#### SET EXERCISE 1:
In the piece on the parable of the wheat and the weeds, what does eating a tare apparently cause?
#### SET EXERCISE 2:
Carry on writing the piece on the parable of the wheat and the weeds, picking up right after its final sentence.

#### DOCUMENT TEXT:
═══

Tares & Snares: Give Me Liberty or Give Me Stuff

Once upin a timeless...

The kingdom of heaven may be compared to a man who sowed good seed in his field. But while men were sleeping, his enemy came and sowed weeds among the wheat, and went away, cloaked in his darkness.

So when the plants came up and bore grain, then the weeds appeared also. And the servants of the householder came to him and said, 'Sir, did you not sow good seed in your field? How then has it weeds?'

'An enemy has done this,' he replied. The servants asked him, 'Do you want us to go and pull them up?' 'No,' he answered, 'lest in gathering the weeds, you root up the wheat along with them. Let both grow together until the harvest. At that time I will tell the reapers: Gather the weeds first and tie them in bundles to be burned; then gather the wheat into my barn.

Once again Jesus furnishes his own exegesis -- or at least decodes the symbols -- equating the field with the world, the farmer with himself, the sower of weeds with the evil one, the good seed with "the sons of heaven," the lousy seed with "sons of the evil one," the harvest with the end of time, and the reapers with his angels.

Exactly what is a tare, anyway? Sources inform me that it is a naughty weed that not only resembles wheat when young, but is indistinguishable from it. You won't be able to tell the difference until harvest time, when both have matured.

Plus their roots may become entangled below ground, so you won't be able to pull the tare without risking the wheat. Nor do you want to confuse the one with the other and eat the tare, for it apparently causes dizziness and nausea. It's bad food.

The moral of the story? This world is Messed. Up. Until the end of time.

Note how grace falls from heaven in the form of the good seed. But it is as if, on the way down, there are cross currents from another source, which contaminate what God has poured out.

Interestingly, the bad seed is specifically a counterfeit version of the good. It is as if God throws down sound money, but before it hits the ground the Evil One tosses out millions in counterfeit bills. He must have studied the genuine bills closely in order to produce the phony ones.

═══

#### DATASET CONTENT:

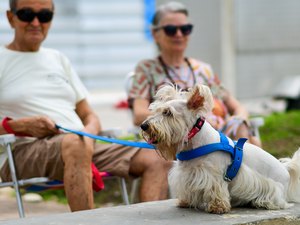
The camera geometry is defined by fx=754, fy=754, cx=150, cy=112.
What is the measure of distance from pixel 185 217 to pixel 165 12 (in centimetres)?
241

═══

#### FINAL RESULT 1:
It apparently causes dizziness and nausea.

#### FINAL RESULT 2:
The parable, according to Rutler, calls us "to exercise patience with the human will as it exercises its God-given freedom," for freedom itself is neither good nor bad. Rather, it depends entirely upon what one does with it. Or, to be perfectly accurate, it depends upon the vector of the freedom, i.e., where it is aimed.

As it so happens, this is one of the biggest differences between left and right. There is a chapter devoted to this in The Great Divide: Why Liberals and Conservatives Will Never, Ever Agree. Let's check it out and see if it has anything to say about wheat and tare.

Ah, yes. Our real freedom is a natural right that does not (could not) come from the state. But modern liberalism creates and confers new freedoms that it inevitably (necessarily) sows with tares of coercion and control. In author words,

"[O]ur" -- which is to say, the left's -- "most recent ideal of freedom is a rather paradoxical one. We want a radical combination of personal rights and freedoms, but also a broad range of goods and services provided to all by the state."

One of these is not like the other!

"[T]his historically novel combination of enemy opposites" may be characterized as "libertarian [liberTAREan ho ho] socialism, under which citizens have all the personal, bodily, and especially sexual freedoms imaginable, while their former political, economic, social, and expressive freedoms are increasingly either eliminated altogether or heavily regulated by the state, its courts, and tribunals."

Ripped from the headlines, as it were.

So the state always sows tares into its bogus promises of wheat. It's another way of saying that the government that does anything for you can do anything to you.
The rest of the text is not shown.